--- Material for this task ---

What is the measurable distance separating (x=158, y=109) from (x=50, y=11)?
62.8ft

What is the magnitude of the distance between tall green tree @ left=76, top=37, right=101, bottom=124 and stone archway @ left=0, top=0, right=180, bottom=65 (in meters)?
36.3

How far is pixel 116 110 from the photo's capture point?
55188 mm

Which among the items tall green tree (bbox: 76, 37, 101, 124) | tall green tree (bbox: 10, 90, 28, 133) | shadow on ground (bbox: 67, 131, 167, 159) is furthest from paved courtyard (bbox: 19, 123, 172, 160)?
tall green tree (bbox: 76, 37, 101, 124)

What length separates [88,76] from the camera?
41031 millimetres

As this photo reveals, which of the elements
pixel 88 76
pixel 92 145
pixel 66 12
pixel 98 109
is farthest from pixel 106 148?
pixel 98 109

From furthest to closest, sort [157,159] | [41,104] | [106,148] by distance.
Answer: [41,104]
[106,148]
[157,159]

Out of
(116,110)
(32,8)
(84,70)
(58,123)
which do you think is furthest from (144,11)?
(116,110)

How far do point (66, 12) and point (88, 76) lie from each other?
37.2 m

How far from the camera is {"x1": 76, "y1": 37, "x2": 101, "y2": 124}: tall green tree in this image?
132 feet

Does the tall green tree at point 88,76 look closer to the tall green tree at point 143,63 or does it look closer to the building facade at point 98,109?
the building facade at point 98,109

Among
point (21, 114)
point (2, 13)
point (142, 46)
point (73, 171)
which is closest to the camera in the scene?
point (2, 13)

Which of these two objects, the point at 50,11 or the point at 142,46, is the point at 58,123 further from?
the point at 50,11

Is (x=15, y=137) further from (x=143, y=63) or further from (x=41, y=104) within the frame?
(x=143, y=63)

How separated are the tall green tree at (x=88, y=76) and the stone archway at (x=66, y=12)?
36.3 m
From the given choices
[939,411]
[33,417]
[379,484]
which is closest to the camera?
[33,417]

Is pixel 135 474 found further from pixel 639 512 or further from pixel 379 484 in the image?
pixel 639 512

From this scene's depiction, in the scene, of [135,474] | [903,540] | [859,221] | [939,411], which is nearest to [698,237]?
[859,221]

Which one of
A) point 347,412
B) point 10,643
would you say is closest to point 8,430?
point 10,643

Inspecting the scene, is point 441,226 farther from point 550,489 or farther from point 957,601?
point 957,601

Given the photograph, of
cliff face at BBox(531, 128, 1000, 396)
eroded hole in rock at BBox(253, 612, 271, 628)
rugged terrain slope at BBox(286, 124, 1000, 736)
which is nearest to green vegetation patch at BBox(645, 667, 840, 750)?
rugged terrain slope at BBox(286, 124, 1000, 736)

---

** Task instructions **
Put the lines into a numbered list, starting at the line that contains "Inspecting the scene, is" and continuing through the last line of the records. Leave out any blank lines.

** Exercise response **
1. Inspecting the scene, is point 441,226 farther from point 550,489 or farther from point 957,601?
2. point 957,601
3. Given the photograph, of
4. cliff face at BBox(531, 128, 1000, 396)
5. eroded hole in rock at BBox(253, 612, 271, 628)
6. rugged terrain slope at BBox(286, 124, 1000, 736)
7. which is nearest to green vegetation patch at BBox(645, 667, 840, 750)?
8. rugged terrain slope at BBox(286, 124, 1000, 736)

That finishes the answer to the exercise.